• [Do this]:
Based on the profile of David Yeung, explain in one to three sentences why he chose the name Lambmark for his fashion label.

------ Excerpt to read

David Yeung, 30, is a long-standing friend of mine. We met in London eight years ago, when he's studying graphic design and I was doing urban planning. I'm always impressed by his bubbly character, creativity, dedication and perseverance even in the smallest things. Take the shirt tags in his designer tees, they double up as a business card for his label. What's more, separating the tag in the middle makes two bookmarks. Everyone in my office is amazed by the quality of the pouches, thinking that they must be from G.O.D. or some other trendy local boutique. The excitement for the accessories is perhaps the best endorsement of the huge amount of effort that David has invested into his business.

He started his fashion label Lambmark more than a year ago. The label reflects his Christian values and is also a play on his surname ‘Yeung', which has the same pronunciation as lamb in Cantonese. Upon graduation, he joined a garment company back in Hong Kong to design t-shirt graphics, cloth tags, packaging and back pockets of jeans. This experience would put him in good stead when it's time for him to build a start-up and run his own garment business.

"I've been professionally trained as a designer since I was 17. Every designer dreams about having his own gallery so they can express what they think. What I'm now pursing is no different – by starting my own business and selling products that I design myself, I'm able to express myself to the audience," said David. "I'm a Hong Kong born-and-bred. I love Hong Kong and know this city well. If I could, I wish to serve the people in Hong Kong first as I'm proud of my homeland. Also, this city gives me the freedom of creation and opens my eyes to markets around the world. There are many opportunities available to passionate designers."

Launching a start-up in Hong Kong is no easy task. It took David 21 months to set up the Lambmark studio in Fo Tan. Every stage of the production process takes place in this 1,500 sq. feet space. David's workshop is neither a grim, messy factory-like unit, nor a studio with fancy decor and stylish fittings; it is a rather modest, neat and tidy studio cum workspace. Every part in this studio is specially designed for a different production process; they're interlinked yet separated spatially. From design and production, to sewing, printing and marketing photo shoots, the studio is a one-stop shop for clothing design and production. With his pink bike parked at the studio entrance and a big pool table taking centre stage inside, having fun in the workplace is always David's motto.

But as I was listening to his Hong Kong start-up story, it feels as if starting a new business in this city is doomed to be a lost cause. The biggest issues facing a small enterprise include high rents, difficult suppliers and limited sales channels. "Sometimes when I try to place orders for plain garments, I get turned away because the quantity that I want is too small. Other suppliers would just generally treat small companies without much respect. Sales channels are also a problem as street level shops in Hong Kong are so expensive that small independent businesses simply cannot afford the rents. High land prices mean it's harder for artists to show their work to the general public, so their interactions within the society and community are limited. All you can rely on for now is your company's online shop as the main sales channel," said David.

He also spoke about the difficulties in setting up a business in the art and design industry. "Why can't Hong Kong brands develop on the international stage, while brands from other countries can? Perhaps we need to cultivate the ability of Hong Kong people to appreciate good art and design, so that they'll increase their appreciation of local Hong Kong designers instead of just chasing after global luxury brands."

------------
------ Data block

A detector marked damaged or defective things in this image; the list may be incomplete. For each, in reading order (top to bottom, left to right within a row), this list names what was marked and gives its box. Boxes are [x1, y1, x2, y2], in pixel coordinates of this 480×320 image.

------------

• [Written reply]:
The name reflects his Christian values. It is also a play on his surname, Yeung, which is pronounced the same as "lamb" in Cantonese.